Two players are playtesting a Magic matchup between deck A and deck B. After 10 games, deck A has won 7 and lost 3.
“All right, the matchup is 70% in my favor. We’re done here,” player A jubilantly says.
“I don’t think so,” player B interjects, tossing a statistics textbook on the table. “Sure, 70% is the best estimate based on our games, but that sample size is way too small to make claims so confidently.”
“Well, how many games do we actually need?” player A questions.
Let’s run the numbers!
The Binomial Distribution
If you test a matchup for n independent games and your game win probability p is constant, then the number of wins in that set of games is described by a binomial distribution.

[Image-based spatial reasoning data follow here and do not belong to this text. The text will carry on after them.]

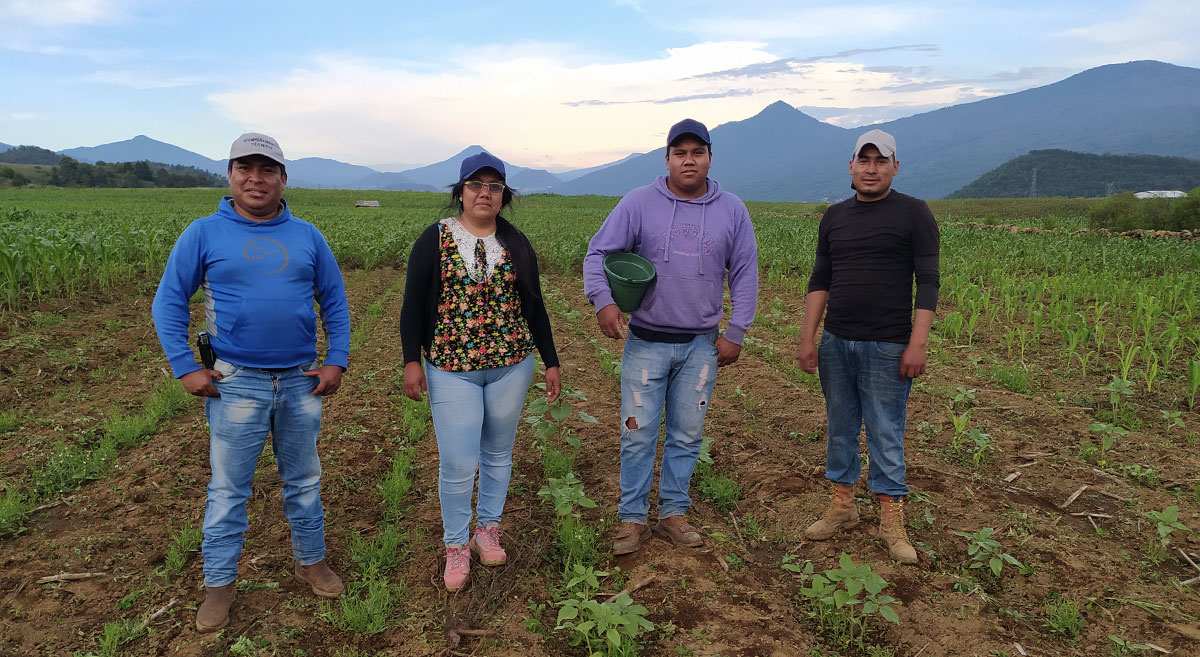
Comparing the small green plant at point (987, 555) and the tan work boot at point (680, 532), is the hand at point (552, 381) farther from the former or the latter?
the small green plant at point (987, 555)

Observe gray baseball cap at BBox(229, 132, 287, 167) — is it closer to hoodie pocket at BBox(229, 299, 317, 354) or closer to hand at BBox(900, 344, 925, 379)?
hoodie pocket at BBox(229, 299, 317, 354)

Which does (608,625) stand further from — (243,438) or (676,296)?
(243,438)

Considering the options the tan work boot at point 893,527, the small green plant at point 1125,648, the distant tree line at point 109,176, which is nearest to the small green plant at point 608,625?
the tan work boot at point 893,527

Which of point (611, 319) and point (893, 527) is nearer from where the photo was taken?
point (611, 319)

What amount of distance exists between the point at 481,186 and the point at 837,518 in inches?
109

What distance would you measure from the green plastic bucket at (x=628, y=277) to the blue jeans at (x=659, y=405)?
0.86 ft

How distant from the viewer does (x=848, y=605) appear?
311cm

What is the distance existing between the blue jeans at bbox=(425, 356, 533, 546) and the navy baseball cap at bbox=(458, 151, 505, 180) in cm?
92

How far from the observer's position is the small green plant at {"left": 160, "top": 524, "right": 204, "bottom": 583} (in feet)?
10.9

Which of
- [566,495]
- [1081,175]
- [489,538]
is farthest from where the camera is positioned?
[1081,175]

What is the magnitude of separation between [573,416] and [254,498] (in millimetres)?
2674

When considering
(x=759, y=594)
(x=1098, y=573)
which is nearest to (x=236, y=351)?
(x=759, y=594)

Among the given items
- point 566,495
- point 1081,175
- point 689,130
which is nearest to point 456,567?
point 566,495

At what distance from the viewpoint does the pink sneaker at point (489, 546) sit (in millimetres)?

It’s a classic in probability theory, and there are several convenient online calculators available.
Using such a calculator, we can, for example, determine that if your actual probability of winning a single game is 0.5 (i.e., 50%) and you play 10 games, then the probability of winning 7 of them is 0.117 (i.e., 11.7%). The probability of winning at least 7 games is 0.172 (i.e., 17.2%). Hence, lopsided results will regularly happen by chance.
In practice, the value of the game win probability p is unknown. Our aim is to estimate its value (and the uncertainty around that value) by playtesting games and recording the results.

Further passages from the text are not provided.